They both think California’s taxes are too high.

And they’re not alone. “The Great California Exodus: A Closer Look,” a 2012 study from the conservative Manhattan Institute, reported that over the last two decades, California has suffered a “net domestic out-migration” averaging 225,000 residents per year — due in large part to high taxes.

Therein lies a revealing lesson about the counterproductive results of excessive tax hikes.

Mr. Woods said last week that he moved from his native California in 1996 because state taxes there were so high — and to Florida, in part, because it doesn’t have a state income tax.

Mr. Woods was responding to a question about this comment, two days earlier, from Mr. Mickelson:

“There are going to be some drastic changes for me because I happen to be in that zone that has been targeted both federally and by the state and, you know, it doesn’t work for me right now.”

Mr. Mickelson indicated that he’s considering fleeing fiscally reeling California, where voters approved a referendum in November again boosting the state sales tax and the state tax on incomes of $250,000 and more. That measure hits incomes of $1 million and more with a nation-high 13.3 percent tax.

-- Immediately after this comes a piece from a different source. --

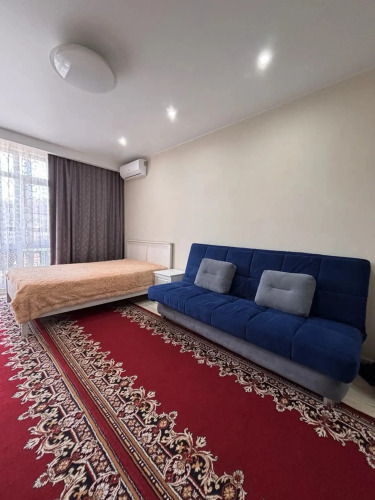 Фотография номера квартиры Квартира Студия 113 на улице Гайдара 22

The deeper tax bite on Mr. Mickelson also includes boosts in federal income and capital-gains taxes on “the rich” — the “fair share” imposed at the insistence of President Barack Obama in the fiscal cliff deal.

Mr. Mickelson later expressed “regret” for his bottom-line remarks. As he put it: “Finances and taxes are a personal matter, and I should not have made my opinions on them public.”

And yes, like everyone else, Mr. Mickelson should pay his “fair share” of taxes.

Still, lest you detect unfairness by those, rich or otherwise, who seek legal means for minimizing tax bills, they’re just lawfully protecting their financial interests.

So is former French President Nicolas Sarkozy as he ponders moving to England rather than pay France’s new 75 percent “millionaire tax.”

As Forbes reported: “Sarkozy and wife Carla Bruni represent only the latest super-wealthy French to consider fleeing. The country’s richest man, Bernard Arnault — he of a $42 billion fortune tied to luxury goods-maker LVMH — may go to Belgium to escape the fiscal pressure. ... And Academy Award-nominated French actor Gerard Depardieu has already become a Russian citizen.”

Lamenting such tax-reduction choices is as futile as lamenting the tide going out.

Thus, a rising number of Californians — and not just world-class golfers — are getting out of that state to escape government’s rising claim on their incomes.

And by going for the green, they are providing another reminder that ever-higher taxes yield diminishing returns.